• _TASK STATEMENT_
Please copy every line of the listing below word for word, leaving out the pictures.
· · ·
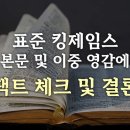 표준 킹제임스 영어 본문 및 이중 영감에 대한 팩트 체크 및 결론_정동수 목사, 사랑침례교회, 킹제임스흠정역 (2023. 7. 21) 이미지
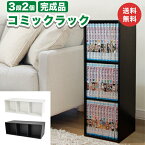 コミックラック 3段 2個 ダンボール 段ボール 収納 家具 段ボール家具 ダンボール家具 軽い ラック 収納ボックス 棚 強化 カラーボックス インナーボックス 黒 ブラック 横置き 本棚 シェルフ 書棚 絵本 絵本ラック 引越し ダンボール本棚 軽量 コンパクト 持ち運び 楽々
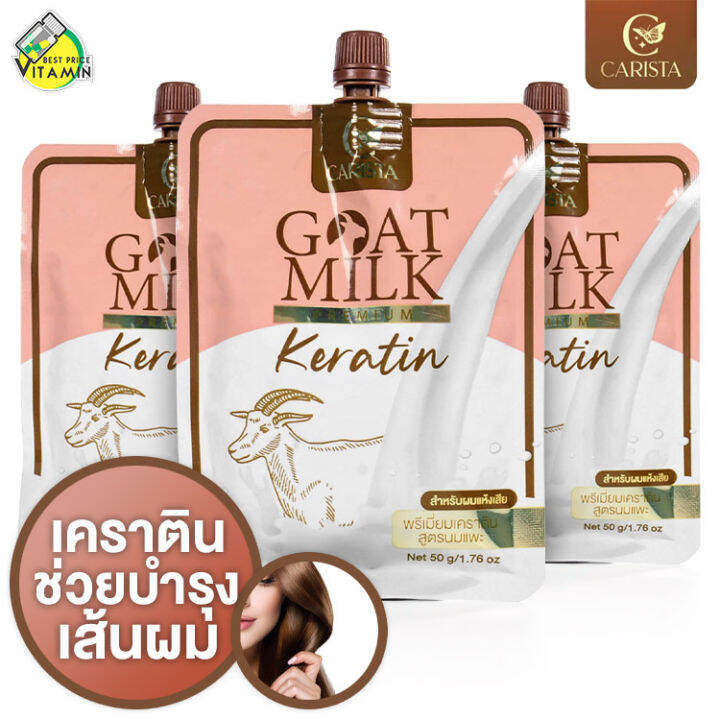 [3 ซอง] Carista Goat Milk Keratin เคราติน พรีเมี่ยม นมแพะ [50 G ] บำรุงเส้นผม Th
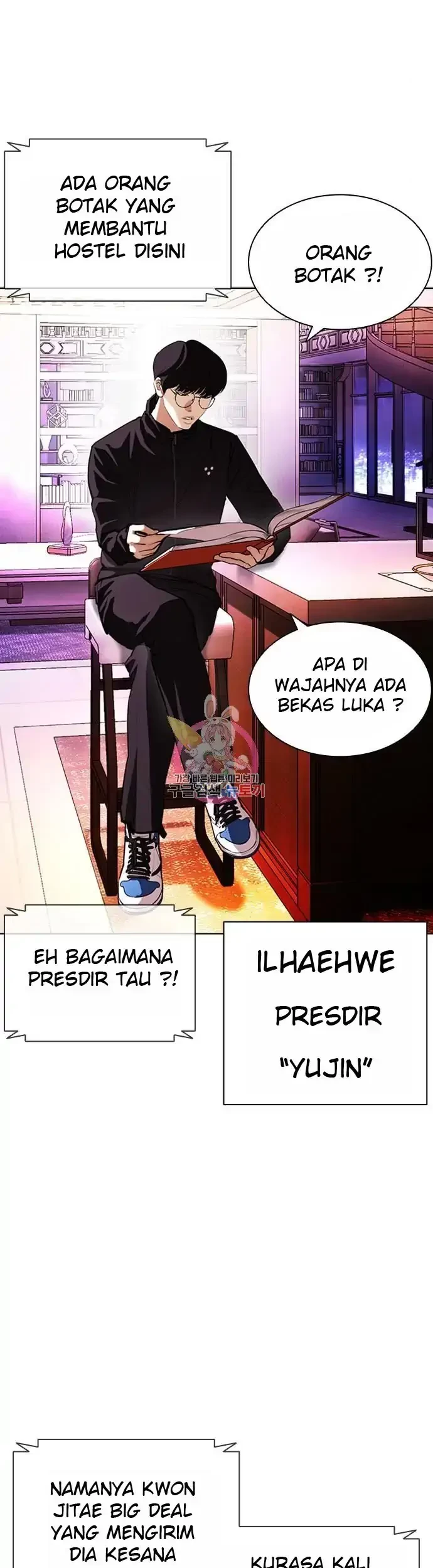 Halaman 6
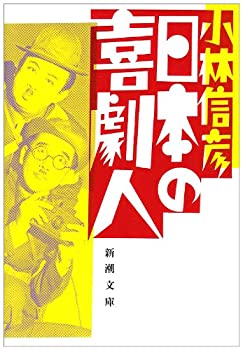 樂天商城 - 【中古】 日本の喜劇人 (新潮文庫)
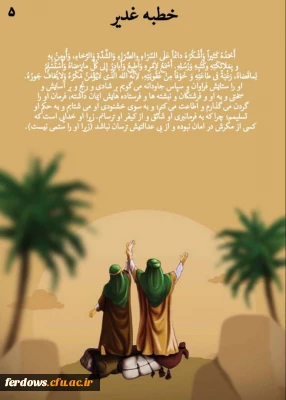 دهه امامت و ولایت مبارک باد 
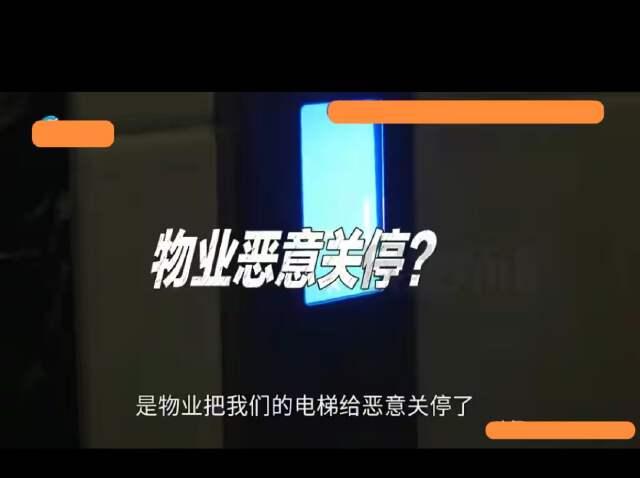 河南开封。物管擅自关停电梯10多天，家住12楼的老人生病了，最后只能由家属从楼梯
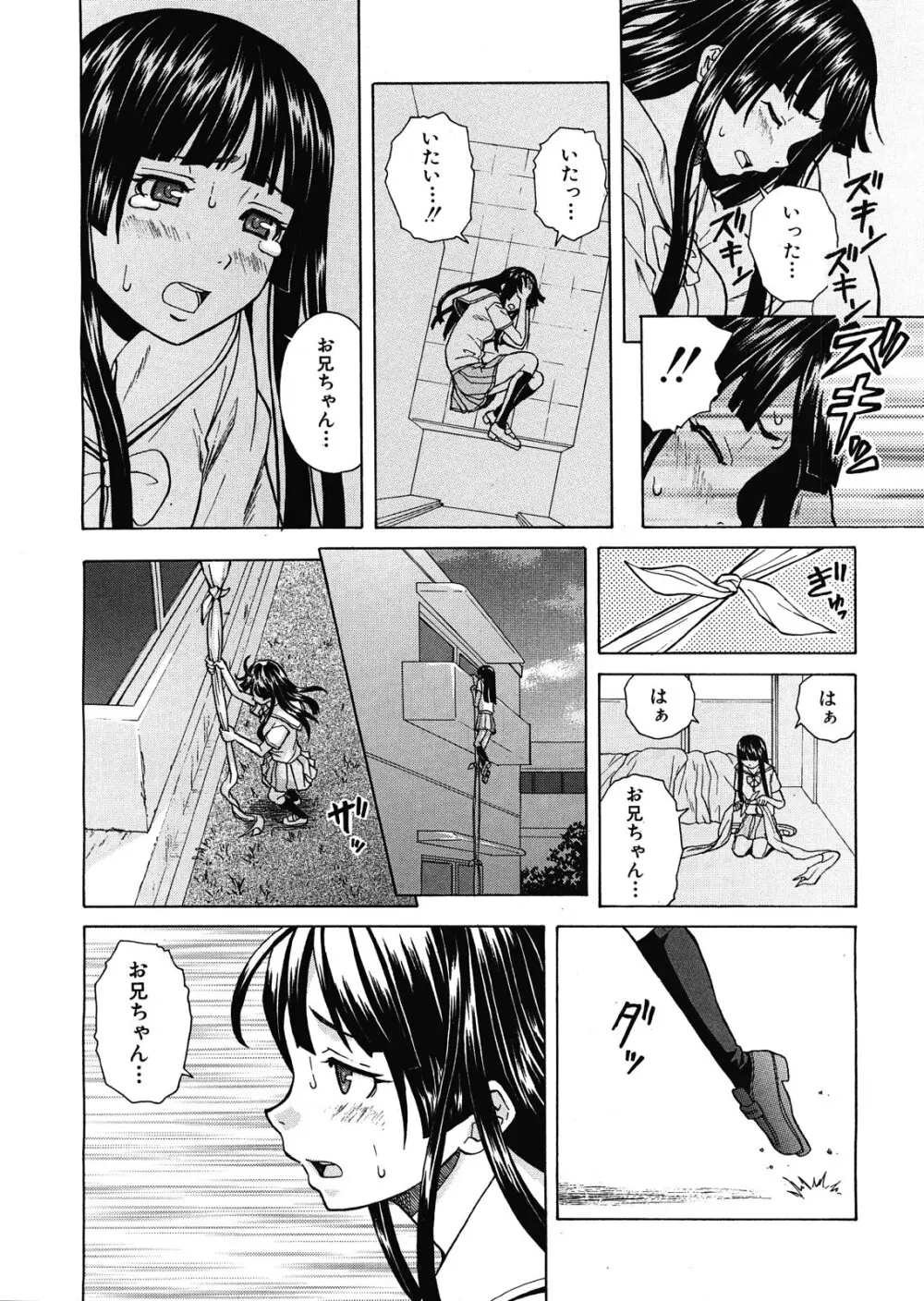 死んだ私の物語 全6話 Page.212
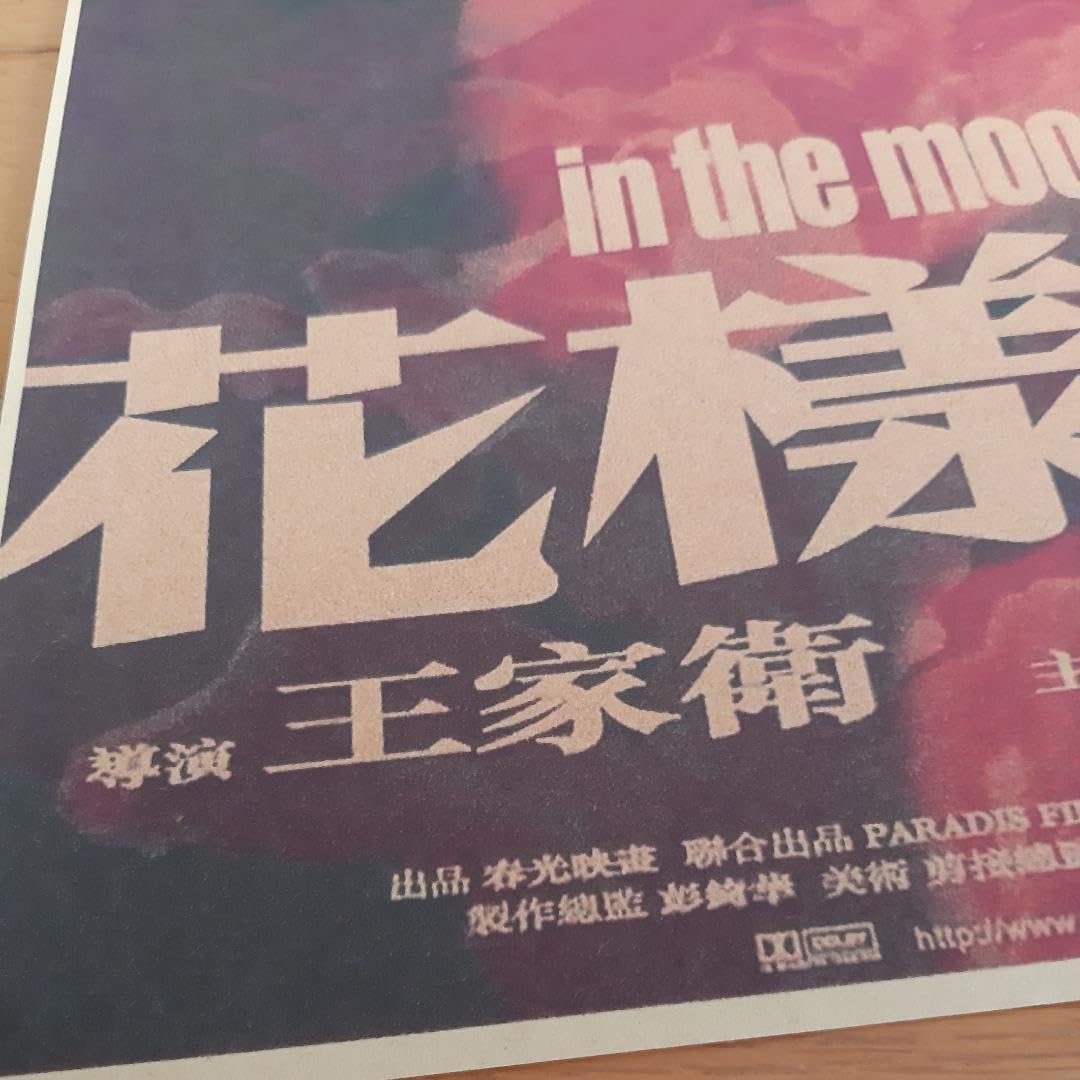 Amazon.co.jp: 花様年華① クラフト紙 ポスター ウォンカーウァイ 香港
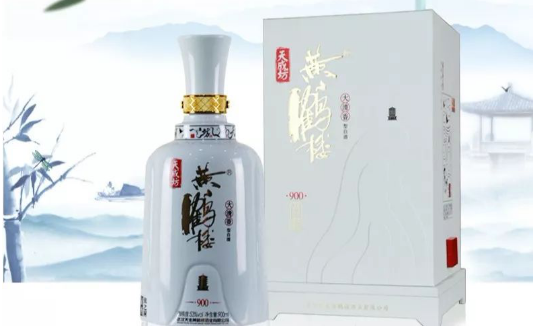 黃鶴樓酒怎么樣，前世是十七大名酒之一的“漢汾酒”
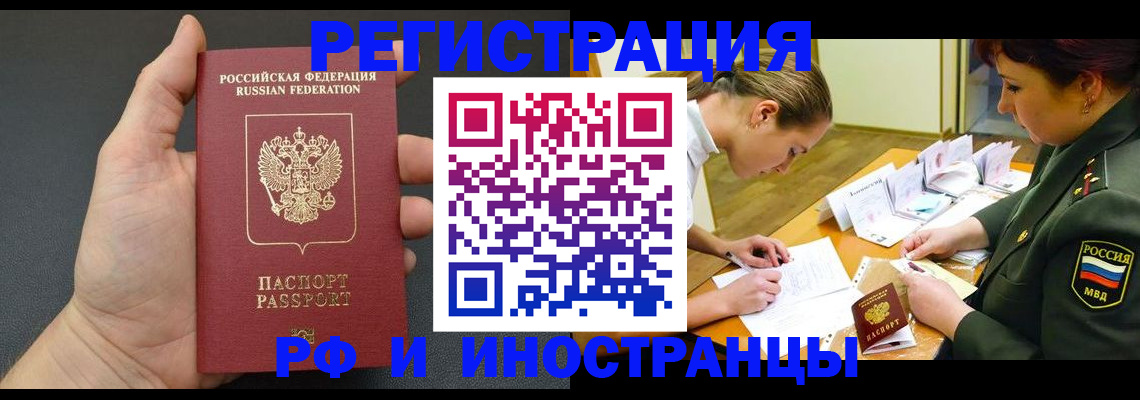 прописка законно в Верхнем Тагиле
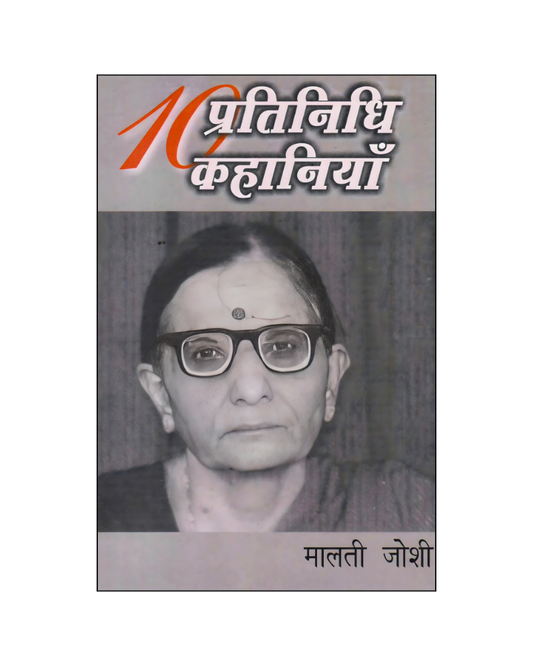 मालती जोशी : दस प्रतिनिधि कहानियां / Malti Joshi : Dus Pratinidhi Kahaniyan (Stories in Hindi)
· · ·
• _SOLUTION FOR THIS TASK_
 표준 킹제임스 영어 본문 및 이중 영감에 대한 팩트 체크 및 결론_정동수 목사, 사랑침례교회, 킹제임스흠정역 (2023. 7. 21) 이미지
 コミックラック 3段 2個 ダンボール 段ボール 収納 家具 段ボール家具 ダンボール家具 軽い ラック 収納ボックス 棚 強化 カラーボックス インナーボックス 黒 ブラック 横置き 本棚 シェルフ 書棚 絵本 絵本ラック 引越し ダンボール本棚 軽量 コンパクト 持ち運び 楽々
 [3 ซอง] Carista Goat Milk Keratin เคราติน พรีเมี่ยม นมแพะ [50 G ] บำรุงเส้นผม Th
 Halaman 6
 樂天商城 - 【中古】 日本の喜劇人 (新潮文庫)
 دهه امامت و ولایت مبارک باد 
 河南开封。物管擅自关停电梯10多天，家住12楼的老人生病了，最后只能由家属从楼梯
 死んだ私の物語 全6話 Page.212
 Amazon.co.jp: 花様年華① クラフト紙 ポスター ウォンカーウァイ 香港
 黃鶴樓酒怎么樣，前世是十七大名酒之一的“漢汾酒”
 прописка законно в Верхнем Тагиле
 मालती जोशी : दस प्रतिनिधि कहानियां / Malti Joshi : Dus Pratinidhi Kahaniyan (Stories in Hindi)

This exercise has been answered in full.